Он смотрит на нее с надеждой, ожидая, что – вот, сейчас!.. Поймав его взгляд, отводит глаза и говорит:
— Не слушай, mon cher, это я так… Может, когда-нибудь потом…
И он смиряется. А она – она, как и отец, не понимает, что не будет никакого "потом", в этом ускользающем в небытие мире все имеет смысл только сейчас!..
Вместо этого она нежно гладит его отметину и повторяет, теперь почему-то грассируя по-французски:
— Какая стх’анная х’одинка… Кх’асивенькая!.. И сам кх’асивенький, — тебе говох’или?..
Квирл, квирл…
Господи, да это же Нофрет! Верно, он, разнежась в ванне, уснул, а эта простая в повадках душа без стеснения разглядывала его уже Бог знает сколько времени.
— Кх’асивенький… — продолжала она щебетать. — И кожа кх’асивенькая… Только худенький… Я как х’аз худеньких больше люблю, а Василий был толстый. И Филикахпий был толстый и совсем не кх’асивенький. И кожа не такая, как у тебя, а липкая и гх’убая… Хочешь, сяду к тебе в ванну? Василий любил, когда вдвоем. Хочешь? — и, не дожидаясь ответа, начала было снимать платье – уже не кимоно, а другое, светло-синее.
— В другой раз, — сказал он, — я уже выхожу. Подай лучше полотенце.
Подав полотенце, она и не подумала выйти, преспокойно смотрела, как он вытирается, затем облачается в халат.
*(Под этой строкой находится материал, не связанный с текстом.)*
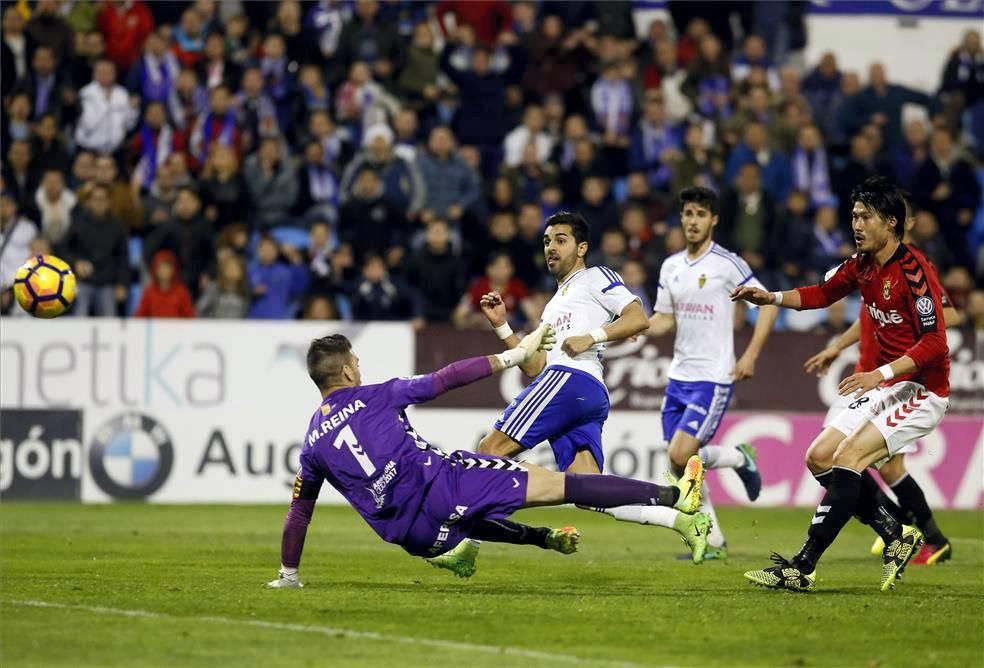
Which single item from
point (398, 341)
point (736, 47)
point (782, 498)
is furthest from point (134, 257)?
point (736, 47)

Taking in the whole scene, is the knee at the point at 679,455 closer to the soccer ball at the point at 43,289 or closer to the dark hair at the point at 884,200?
the dark hair at the point at 884,200

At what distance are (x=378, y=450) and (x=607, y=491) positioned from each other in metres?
1.42

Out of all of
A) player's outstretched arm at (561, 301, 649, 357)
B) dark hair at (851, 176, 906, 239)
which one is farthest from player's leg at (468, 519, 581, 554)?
dark hair at (851, 176, 906, 239)

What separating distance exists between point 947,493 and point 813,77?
8141mm

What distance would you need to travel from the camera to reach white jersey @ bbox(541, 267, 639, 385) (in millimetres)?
11508

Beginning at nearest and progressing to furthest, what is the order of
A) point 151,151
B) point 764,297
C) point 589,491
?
1. point 589,491
2. point 764,297
3. point 151,151

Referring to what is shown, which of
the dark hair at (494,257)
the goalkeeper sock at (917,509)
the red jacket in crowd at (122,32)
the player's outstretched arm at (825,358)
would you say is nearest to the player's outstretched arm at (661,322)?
the player's outstretched arm at (825,358)

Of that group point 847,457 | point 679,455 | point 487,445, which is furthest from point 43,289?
point 847,457

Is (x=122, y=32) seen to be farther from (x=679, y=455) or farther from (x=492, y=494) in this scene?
(x=492, y=494)

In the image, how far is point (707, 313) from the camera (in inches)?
538

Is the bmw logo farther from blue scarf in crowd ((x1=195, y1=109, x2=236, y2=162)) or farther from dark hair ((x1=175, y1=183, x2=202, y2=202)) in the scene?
blue scarf in crowd ((x1=195, y1=109, x2=236, y2=162))

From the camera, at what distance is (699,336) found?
13.6 m

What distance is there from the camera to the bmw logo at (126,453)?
60.6 feet

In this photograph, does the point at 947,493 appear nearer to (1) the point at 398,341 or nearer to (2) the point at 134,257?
(1) the point at 398,341
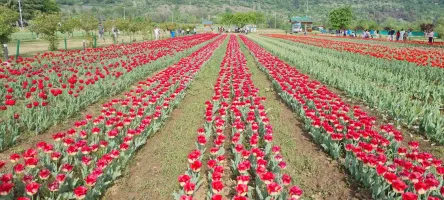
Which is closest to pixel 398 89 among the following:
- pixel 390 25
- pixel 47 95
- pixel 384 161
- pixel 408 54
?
pixel 384 161

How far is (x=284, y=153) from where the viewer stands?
6.05 meters

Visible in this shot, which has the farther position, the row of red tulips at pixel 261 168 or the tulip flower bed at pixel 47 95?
the tulip flower bed at pixel 47 95

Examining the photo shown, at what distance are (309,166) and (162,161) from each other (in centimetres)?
264

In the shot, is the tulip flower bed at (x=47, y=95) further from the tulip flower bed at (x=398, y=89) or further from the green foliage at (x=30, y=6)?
the green foliage at (x=30, y=6)

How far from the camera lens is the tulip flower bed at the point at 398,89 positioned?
703 centimetres

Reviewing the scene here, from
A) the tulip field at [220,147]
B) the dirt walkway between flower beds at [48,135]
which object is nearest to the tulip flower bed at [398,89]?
the tulip field at [220,147]

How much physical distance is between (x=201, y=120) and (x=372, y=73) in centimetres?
874

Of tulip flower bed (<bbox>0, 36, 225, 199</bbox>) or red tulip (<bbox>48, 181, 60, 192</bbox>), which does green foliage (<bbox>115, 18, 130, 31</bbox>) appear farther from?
red tulip (<bbox>48, 181, 60, 192</bbox>)

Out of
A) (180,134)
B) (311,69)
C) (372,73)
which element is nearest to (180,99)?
(180,134)

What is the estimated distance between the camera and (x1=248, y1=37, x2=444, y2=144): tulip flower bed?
703 cm

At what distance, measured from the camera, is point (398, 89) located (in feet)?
36.1

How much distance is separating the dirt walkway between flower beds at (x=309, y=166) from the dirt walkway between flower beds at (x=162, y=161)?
6.26 ft

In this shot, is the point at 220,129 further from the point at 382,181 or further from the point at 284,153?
the point at 382,181

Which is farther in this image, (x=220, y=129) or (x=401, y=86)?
(x=401, y=86)
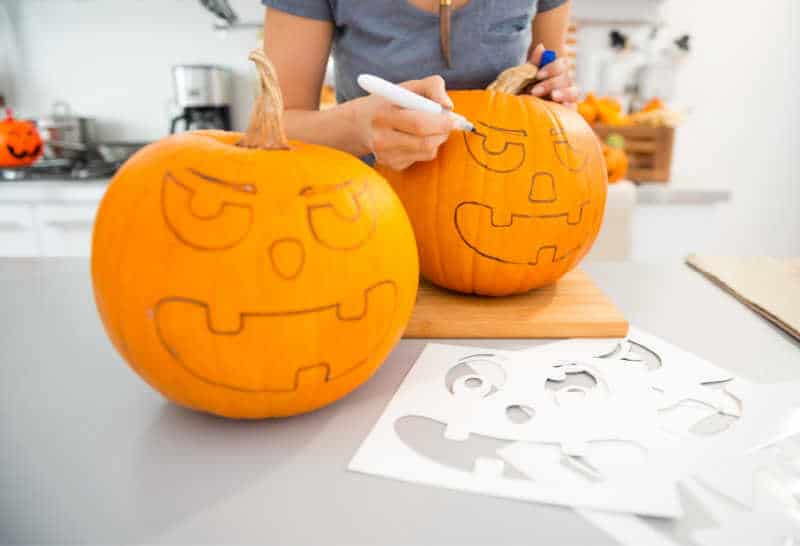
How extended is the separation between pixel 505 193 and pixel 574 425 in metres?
0.26

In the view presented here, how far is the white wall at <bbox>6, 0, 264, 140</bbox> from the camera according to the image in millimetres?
2072

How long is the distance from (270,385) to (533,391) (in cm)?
21

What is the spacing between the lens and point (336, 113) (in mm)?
603

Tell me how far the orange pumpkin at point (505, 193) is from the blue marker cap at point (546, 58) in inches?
3.0

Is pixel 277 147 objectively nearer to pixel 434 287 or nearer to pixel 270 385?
pixel 270 385

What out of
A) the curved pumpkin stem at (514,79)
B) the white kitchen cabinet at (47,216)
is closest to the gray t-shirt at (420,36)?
the curved pumpkin stem at (514,79)

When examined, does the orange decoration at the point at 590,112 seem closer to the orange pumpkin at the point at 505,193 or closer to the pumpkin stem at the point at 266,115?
the orange pumpkin at the point at 505,193

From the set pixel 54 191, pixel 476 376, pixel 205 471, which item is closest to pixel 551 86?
pixel 476 376

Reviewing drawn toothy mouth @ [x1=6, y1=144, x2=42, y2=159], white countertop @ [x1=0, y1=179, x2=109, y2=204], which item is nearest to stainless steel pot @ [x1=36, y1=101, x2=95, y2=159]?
drawn toothy mouth @ [x1=6, y1=144, x2=42, y2=159]

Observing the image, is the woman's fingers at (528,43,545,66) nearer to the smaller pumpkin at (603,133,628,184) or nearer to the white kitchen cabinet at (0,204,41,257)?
the smaller pumpkin at (603,133,628,184)

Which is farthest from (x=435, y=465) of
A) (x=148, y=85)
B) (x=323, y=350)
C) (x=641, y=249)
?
(x=148, y=85)

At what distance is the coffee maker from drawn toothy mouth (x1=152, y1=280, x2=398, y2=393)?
187 cm

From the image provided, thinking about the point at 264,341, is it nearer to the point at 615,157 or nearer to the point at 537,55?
the point at 537,55

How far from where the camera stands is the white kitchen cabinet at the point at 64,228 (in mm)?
1722
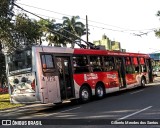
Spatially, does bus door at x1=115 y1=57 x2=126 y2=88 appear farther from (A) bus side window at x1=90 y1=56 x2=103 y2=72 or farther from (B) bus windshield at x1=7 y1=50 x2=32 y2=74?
(B) bus windshield at x1=7 y1=50 x2=32 y2=74

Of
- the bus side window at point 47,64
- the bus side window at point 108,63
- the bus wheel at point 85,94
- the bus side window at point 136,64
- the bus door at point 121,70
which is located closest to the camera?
the bus side window at point 47,64

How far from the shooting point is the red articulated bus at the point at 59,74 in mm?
15531

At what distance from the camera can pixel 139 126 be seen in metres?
9.95

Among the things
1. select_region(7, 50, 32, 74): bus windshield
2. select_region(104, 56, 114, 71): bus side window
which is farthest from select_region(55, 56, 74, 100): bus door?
select_region(104, 56, 114, 71): bus side window

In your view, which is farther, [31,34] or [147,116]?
[31,34]

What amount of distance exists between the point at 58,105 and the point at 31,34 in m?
5.30

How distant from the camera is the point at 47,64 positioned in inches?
631

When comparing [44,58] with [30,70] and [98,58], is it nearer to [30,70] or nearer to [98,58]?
[30,70]

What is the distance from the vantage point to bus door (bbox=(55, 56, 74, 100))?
1670 centimetres

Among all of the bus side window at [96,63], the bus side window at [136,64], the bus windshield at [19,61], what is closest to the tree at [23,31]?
the bus side window at [96,63]

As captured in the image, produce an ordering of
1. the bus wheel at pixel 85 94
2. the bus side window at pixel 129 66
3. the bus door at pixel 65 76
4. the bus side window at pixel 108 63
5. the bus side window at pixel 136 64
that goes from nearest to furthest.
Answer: the bus door at pixel 65 76
the bus wheel at pixel 85 94
the bus side window at pixel 108 63
the bus side window at pixel 129 66
the bus side window at pixel 136 64

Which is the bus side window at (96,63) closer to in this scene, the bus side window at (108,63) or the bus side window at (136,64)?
the bus side window at (108,63)

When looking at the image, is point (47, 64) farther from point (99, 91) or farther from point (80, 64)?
point (99, 91)

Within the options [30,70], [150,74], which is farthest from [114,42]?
[30,70]
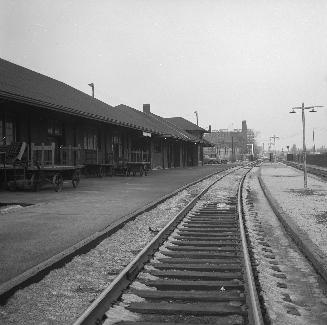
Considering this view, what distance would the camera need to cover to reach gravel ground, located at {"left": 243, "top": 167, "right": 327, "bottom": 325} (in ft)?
13.0

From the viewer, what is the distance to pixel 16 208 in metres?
10.8

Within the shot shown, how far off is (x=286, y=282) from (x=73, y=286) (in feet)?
8.18

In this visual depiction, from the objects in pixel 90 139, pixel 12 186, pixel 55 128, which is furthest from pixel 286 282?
pixel 90 139

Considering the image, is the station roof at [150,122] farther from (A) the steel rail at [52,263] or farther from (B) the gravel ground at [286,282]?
(B) the gravel ground at [286,282]

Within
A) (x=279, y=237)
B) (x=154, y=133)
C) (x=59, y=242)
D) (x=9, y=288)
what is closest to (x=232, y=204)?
(x=279, y=237)

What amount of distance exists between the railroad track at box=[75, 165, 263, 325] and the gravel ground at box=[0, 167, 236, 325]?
11.2 inches

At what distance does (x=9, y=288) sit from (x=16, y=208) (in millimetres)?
6806

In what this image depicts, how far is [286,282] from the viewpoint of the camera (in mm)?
4953

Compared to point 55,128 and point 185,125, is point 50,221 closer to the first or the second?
point 55,128

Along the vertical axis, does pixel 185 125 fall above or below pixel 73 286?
above

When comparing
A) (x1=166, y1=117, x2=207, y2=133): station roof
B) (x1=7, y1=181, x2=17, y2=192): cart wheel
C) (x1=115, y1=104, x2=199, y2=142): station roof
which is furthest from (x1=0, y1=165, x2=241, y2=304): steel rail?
(x1=166, y1=117, x2=207, y2=133): station roof

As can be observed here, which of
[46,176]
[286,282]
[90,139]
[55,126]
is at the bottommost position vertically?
[286,282]

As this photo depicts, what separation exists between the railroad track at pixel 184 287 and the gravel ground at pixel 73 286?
284 millimetres

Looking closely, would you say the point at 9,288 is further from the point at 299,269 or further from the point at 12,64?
the point at 12,64
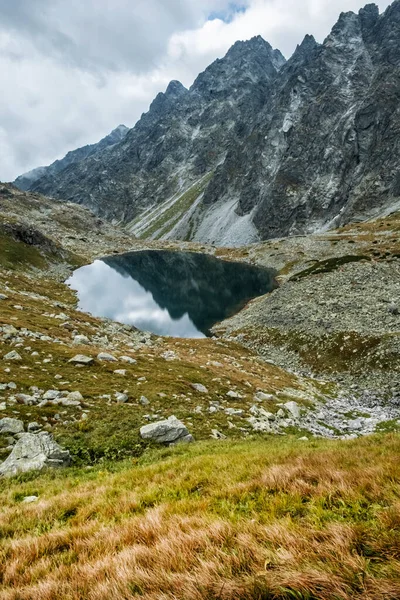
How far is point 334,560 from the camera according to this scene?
3213 millimetres

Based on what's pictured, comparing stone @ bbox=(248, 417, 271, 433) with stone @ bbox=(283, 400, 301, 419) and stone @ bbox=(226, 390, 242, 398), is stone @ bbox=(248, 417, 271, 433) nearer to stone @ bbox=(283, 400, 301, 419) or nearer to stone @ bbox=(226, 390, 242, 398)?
stone @ bbox=(226, 390, 242, 398)

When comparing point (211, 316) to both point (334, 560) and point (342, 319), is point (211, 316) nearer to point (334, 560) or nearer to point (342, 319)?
point (342, 319)

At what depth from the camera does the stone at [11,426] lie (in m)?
11.2

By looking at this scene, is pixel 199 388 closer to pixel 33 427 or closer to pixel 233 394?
pixel 233 394

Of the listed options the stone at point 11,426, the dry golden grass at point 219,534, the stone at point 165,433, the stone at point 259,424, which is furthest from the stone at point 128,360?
the dry golden grass at point 219,534

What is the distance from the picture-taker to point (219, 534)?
409cm

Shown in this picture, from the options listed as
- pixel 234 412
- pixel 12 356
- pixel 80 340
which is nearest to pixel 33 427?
pixel 12 356

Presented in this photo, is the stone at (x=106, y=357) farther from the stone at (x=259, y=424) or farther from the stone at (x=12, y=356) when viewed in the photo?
the stone at (x=259, y=424)

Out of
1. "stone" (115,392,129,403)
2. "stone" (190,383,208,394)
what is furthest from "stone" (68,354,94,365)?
"stone" (190,383,208,394)

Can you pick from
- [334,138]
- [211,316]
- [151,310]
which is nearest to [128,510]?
[211,316]

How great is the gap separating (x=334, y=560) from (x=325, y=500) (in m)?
1.97

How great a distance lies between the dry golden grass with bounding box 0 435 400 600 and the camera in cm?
303

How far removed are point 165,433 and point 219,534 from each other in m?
8.96

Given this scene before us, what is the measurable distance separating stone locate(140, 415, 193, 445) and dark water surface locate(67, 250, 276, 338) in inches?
1395
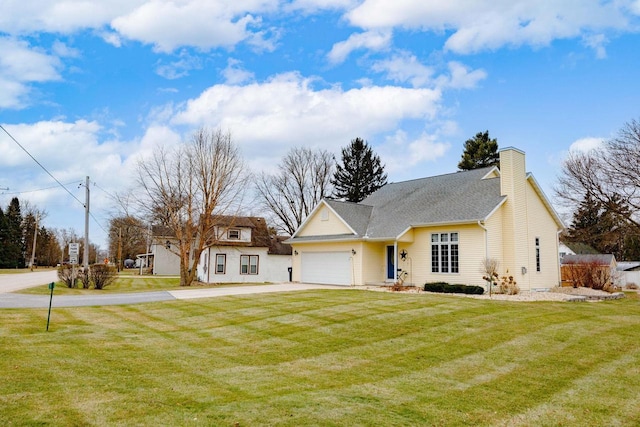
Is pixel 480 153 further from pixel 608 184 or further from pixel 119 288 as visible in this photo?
pixel 119 288

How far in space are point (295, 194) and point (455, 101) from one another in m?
27.6

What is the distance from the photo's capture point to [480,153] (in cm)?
4788

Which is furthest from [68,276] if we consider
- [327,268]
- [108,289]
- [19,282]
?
[327,268]

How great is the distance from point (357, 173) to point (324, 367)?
1658 inches

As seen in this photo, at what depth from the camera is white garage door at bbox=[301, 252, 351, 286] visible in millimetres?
25047

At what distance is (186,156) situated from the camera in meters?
30.5

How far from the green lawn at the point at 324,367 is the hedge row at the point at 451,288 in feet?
18.7

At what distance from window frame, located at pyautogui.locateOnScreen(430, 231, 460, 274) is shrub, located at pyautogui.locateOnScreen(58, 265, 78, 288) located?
19356mm

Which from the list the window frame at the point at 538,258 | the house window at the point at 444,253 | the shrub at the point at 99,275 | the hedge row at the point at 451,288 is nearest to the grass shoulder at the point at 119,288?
the shrub at the point at 99,275

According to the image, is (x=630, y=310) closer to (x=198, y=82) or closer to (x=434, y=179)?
(x=434, y=179)

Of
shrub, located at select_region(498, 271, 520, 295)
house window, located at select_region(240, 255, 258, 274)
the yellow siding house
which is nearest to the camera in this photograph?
shrub, located at select_region(498, 271, 520, 295)

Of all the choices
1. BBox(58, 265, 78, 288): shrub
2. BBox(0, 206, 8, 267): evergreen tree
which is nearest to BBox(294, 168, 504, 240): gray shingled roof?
BBox(58, 265, 78, 288): shrub

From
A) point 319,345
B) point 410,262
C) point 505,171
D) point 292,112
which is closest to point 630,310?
point 505,171

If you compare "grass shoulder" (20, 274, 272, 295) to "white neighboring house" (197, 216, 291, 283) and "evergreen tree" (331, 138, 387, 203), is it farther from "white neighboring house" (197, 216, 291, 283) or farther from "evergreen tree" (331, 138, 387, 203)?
"evergreen tree" (331, 138, 387, 203)
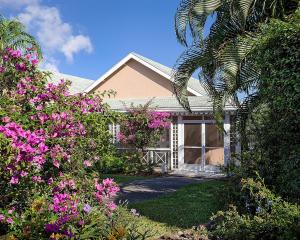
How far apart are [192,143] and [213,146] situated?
1079 millimetres

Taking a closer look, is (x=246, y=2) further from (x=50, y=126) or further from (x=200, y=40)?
(x=50, y=126)

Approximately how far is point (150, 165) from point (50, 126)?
1256cm

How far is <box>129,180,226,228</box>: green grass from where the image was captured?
920 centimetres

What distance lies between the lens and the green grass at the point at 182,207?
30.2 feet

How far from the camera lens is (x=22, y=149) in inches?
229

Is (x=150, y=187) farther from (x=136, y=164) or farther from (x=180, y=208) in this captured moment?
(x=136, y=164)

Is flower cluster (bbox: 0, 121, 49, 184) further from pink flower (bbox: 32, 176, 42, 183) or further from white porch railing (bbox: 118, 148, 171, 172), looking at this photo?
white porch railing (bbox: 118, 148, 171, 172)

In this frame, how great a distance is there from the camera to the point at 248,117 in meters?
10.7

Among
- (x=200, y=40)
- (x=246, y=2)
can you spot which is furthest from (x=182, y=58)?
(x=246, y=2)

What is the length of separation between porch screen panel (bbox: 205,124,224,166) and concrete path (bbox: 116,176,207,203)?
2586mm

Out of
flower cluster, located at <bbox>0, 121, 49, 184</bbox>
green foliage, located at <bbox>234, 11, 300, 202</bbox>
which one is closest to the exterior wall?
green foliage, located at <bbox>234, 11, 300, 202</bbox>

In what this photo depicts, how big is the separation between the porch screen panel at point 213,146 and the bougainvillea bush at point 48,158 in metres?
12.1

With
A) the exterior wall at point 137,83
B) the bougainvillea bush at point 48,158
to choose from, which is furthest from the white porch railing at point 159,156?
the bougainvillea bush at point 48,158

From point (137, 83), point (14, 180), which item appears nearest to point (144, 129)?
point (137, 83)
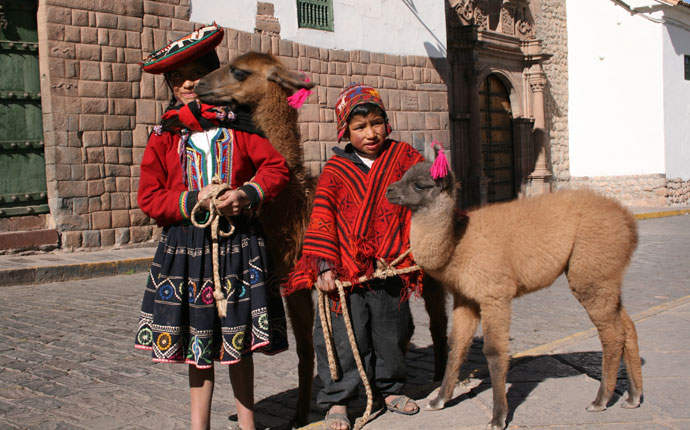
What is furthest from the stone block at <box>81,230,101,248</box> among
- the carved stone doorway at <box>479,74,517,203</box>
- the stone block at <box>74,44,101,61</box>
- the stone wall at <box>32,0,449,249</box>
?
the carved stone doorway at <box>479,74,517,203</box>

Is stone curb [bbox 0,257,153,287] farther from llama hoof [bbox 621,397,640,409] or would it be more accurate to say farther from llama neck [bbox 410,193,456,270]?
llama hoof [bbox 621,397,640,409]

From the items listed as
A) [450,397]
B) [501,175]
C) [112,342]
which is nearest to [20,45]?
[112,342]

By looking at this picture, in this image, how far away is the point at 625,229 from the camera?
11.8 feet

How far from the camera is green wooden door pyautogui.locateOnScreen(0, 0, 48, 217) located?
35.1 ft

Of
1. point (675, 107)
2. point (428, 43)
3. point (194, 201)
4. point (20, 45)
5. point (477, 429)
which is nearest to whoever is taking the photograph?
point (194, 201)

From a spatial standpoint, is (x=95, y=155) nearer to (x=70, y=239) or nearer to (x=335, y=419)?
(x=70, y=239)

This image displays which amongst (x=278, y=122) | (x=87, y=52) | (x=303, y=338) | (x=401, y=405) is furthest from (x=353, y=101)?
(x=87, y=52)

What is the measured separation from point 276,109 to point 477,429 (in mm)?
1878

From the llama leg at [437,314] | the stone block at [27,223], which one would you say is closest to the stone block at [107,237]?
the stone block at [27,223]

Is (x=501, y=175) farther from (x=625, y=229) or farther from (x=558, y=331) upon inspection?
(x=625, y=229)

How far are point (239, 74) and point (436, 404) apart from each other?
1996mm

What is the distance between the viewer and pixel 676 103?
72.4ft

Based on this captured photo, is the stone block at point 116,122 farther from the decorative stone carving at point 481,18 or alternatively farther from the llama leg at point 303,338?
the decorative stone carving at point 481,18

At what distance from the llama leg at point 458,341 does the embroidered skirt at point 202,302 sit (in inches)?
41.4
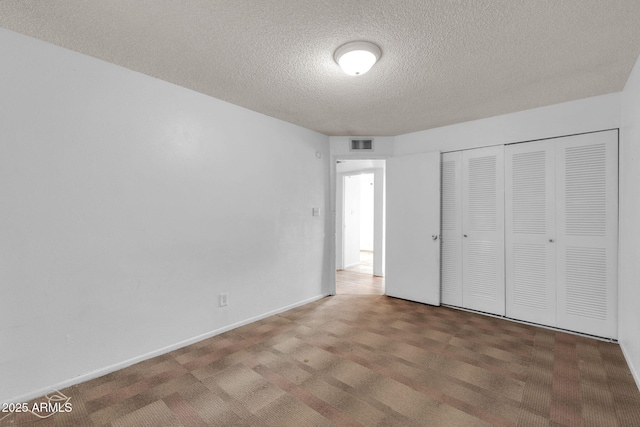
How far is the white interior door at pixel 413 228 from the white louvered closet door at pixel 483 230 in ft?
1.12

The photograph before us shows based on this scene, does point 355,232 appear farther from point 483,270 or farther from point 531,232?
point 531,232

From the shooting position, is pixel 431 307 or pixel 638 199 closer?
pixel 638 199

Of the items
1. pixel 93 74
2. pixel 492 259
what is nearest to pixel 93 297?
pixel 93 74

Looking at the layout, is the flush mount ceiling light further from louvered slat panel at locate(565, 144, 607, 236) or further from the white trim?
the white trim

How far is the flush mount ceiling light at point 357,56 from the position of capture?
6.35 feet

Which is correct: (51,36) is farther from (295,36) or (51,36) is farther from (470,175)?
(470,175)

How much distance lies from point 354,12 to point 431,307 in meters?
3.46

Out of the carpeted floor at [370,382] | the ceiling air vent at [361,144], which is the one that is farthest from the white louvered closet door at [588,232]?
the ceiling air vent at [361,144]

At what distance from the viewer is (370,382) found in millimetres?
2086

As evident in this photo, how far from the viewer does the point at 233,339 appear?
2811 mm

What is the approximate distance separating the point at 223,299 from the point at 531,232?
342 centimetres

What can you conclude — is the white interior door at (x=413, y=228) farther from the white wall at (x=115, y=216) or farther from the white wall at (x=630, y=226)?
the white wall at (x=115, y=216)

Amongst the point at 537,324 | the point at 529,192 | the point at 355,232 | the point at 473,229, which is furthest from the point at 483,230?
the point at 355,232

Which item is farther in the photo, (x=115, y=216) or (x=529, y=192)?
(x=529, y=192)
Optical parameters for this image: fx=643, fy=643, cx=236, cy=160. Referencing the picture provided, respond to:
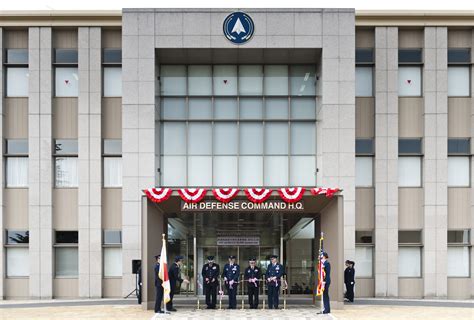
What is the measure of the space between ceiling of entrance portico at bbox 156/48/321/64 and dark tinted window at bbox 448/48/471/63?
5915 millimetres

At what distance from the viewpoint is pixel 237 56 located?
2738cm

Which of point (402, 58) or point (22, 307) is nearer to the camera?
point (22, 307)

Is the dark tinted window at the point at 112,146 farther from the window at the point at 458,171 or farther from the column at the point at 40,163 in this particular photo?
the window at the point at 458,171

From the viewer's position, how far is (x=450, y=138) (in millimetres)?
27891

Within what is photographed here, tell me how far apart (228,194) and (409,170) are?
33.3 ft

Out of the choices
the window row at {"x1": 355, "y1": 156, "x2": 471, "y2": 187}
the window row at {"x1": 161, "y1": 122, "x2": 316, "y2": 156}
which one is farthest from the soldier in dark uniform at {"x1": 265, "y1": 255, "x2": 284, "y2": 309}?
the window row at {"x1": 355, "y1": 156, "x2": 471, "y2": 187}

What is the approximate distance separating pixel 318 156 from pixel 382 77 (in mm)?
4419

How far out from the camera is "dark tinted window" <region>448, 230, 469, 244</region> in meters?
27.6

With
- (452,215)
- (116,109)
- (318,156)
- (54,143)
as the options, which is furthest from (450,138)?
(54,143)

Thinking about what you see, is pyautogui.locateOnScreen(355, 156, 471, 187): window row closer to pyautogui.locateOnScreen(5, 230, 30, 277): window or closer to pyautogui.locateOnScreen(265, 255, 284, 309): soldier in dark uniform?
pyautogui.locateOnScreen(265, 255, 284, 309): soldier in dark uniform

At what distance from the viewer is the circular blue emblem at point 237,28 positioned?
26531 mm

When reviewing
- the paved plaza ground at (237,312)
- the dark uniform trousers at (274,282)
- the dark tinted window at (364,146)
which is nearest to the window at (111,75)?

— Пх’идумала! — когда они вышли из ванной в гостиную, воскликнула вдруг она. — Сейчас поедем к моим дх’узьям!
— К друзьям? — удивился фон Штраубе. — А что у тебя за друзья? (Про себя подумал: уж не глухонемые ли? То-то будет веселье!)
Она – дидя дитём! — разожглась от первой же искры желания, вцепилась в руку:
— Поехали, пх’авда! У меня хох’ошие дх’узья, тебе будет интех’есно. А я покажусь, какая я кх’асивенькая в новом! Пожалуйста, хоть на часик! Потом вех’немся, и тогда – любовь, любовь!
Хотя настрой у него был не для светских раутов, слишком далеко сейчас витали мысли, но так она, по-детски ластясь, просила, что отказать он не смог.
— Ладно, — кивнул, — поехали.
Радости не было предела. От счастья она взвизгнула, повисла у него на шее, расцеловала в обе щеки, затем, восклицая: "Я тебя люблю! Ты самый добх’енький, самый-самый добх’енький!" – снова убежала в спальню, опять вытряхнула из шкапа на кровать все свои обновки и перед зеркалом стала поочередно прикладывать платья к себе.
Голова все еще была занята другим. Пользуясь тем, что Нофрет не может его слышать (неоспоримое удобство житья с глухонемой), он вдруг в полный голос зачем-то произнес, будто голос его в эту минуту существовал не сам по себе, а был только эхом той далекой памяти:
— Гаспар приходит с Востока…
…Квирл…
Глава 10
Гибель богов
…квирл…
…пролетая на лихаче по морозному Невскому, вспугивая уличных зевак.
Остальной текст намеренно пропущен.